Fitz arrugó la frente. No le gustaba oír hablar de motines en el ejército británico.

—No importa lo que puedan decir los periódicos, no creo que los oficiales británicos desobedezcan las órdenes de su gobierno soberano —comentó con aspereza.

—¡Ya lo han hecho! —dijo Jones—. ¿Qué me dice del motín de Curragh?

—Nadie desobedeció órdenes.

—Cincuenta y siete oficiales dimitieron cuando les ordenaron marchar sobre los Voluntarios del Ulster. Puede que no lo llame usted motín, milord, pero es el nombre que le da todo el mundo.

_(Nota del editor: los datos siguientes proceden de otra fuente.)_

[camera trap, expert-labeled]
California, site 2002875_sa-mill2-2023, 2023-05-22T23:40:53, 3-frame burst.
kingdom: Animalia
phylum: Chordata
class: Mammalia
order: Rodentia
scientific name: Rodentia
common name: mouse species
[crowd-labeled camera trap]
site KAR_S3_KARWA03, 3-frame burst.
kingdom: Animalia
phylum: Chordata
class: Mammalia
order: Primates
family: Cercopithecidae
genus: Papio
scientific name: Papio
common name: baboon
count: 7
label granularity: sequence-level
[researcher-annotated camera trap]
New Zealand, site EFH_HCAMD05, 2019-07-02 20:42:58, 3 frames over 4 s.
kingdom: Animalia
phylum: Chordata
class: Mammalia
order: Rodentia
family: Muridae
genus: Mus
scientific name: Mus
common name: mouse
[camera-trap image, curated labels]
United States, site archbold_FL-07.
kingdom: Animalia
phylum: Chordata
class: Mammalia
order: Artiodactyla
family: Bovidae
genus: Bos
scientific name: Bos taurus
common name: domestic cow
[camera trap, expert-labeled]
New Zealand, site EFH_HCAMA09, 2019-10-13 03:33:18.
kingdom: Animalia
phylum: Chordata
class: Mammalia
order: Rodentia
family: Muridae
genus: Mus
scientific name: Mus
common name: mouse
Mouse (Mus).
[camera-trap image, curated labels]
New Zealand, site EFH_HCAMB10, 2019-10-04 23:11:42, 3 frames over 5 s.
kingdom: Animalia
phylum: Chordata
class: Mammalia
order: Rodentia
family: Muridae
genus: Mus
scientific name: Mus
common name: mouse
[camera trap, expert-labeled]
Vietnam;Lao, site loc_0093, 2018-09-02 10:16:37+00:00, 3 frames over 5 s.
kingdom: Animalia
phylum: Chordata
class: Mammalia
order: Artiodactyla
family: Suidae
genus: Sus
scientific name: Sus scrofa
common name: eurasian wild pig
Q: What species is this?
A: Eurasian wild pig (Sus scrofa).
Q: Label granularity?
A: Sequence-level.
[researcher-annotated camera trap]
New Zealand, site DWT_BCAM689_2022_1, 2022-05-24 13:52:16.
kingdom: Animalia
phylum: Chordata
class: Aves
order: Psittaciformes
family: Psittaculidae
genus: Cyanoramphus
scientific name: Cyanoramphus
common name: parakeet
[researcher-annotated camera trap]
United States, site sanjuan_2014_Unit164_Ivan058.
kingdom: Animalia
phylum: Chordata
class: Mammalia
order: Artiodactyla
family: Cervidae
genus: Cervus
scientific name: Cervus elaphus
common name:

Fitz gruñó. Jones tenía razón, por desgracia. Lo cierto era que los oficiales ingleses se habían negado a atacar a sus compatriotas en defensa de una muchedumbre de irlandeses católicos.

—Nunca habría que haberle prometido la independencia a Irlanda —dijo.

—Ahí estoy de acuerdo con usted —repuso Jones—. Pero lo cierto es que he venido a hablar con usted de esto. —Señaló a los niños, que estaban sentados en bancos dispuestos a lo largo de varias mesas de caballetes, comiendo bacalao hervido con col—. Me gustaría que acabara usted con ello.

A Fitz no le gustaba que individuos inferiores a él en el orden social le dijeran lo que tenía que hacer.

—No pienso dejar que los niños de Aberowen se mueran de hambre, aunque la culpa sea de sus padres.

—Solo está usted prolongando la huelga.

El hecho de que Fitz recibiera una regalía por cada tonelada de carbón no quería decir, según su parecer, que estuviera obligado a ponerse del lado de los propietarios de la mina y en contra de los hombres. Ofendido, replicó:

—La huelga es asunto suyo, no mío.

—Bien que se da prisa en aceptar el dinero…

Fitz estaba escandalizado.

—No tengo más que decirle. —Y le volvió la espalda.

Jones se sintió contrito al instante.

—Le pido perdón, milord, discúlpeme… un comentario apresurado y de lo más poco juicioso, pero es que este asunto resulta extremadamente cansino.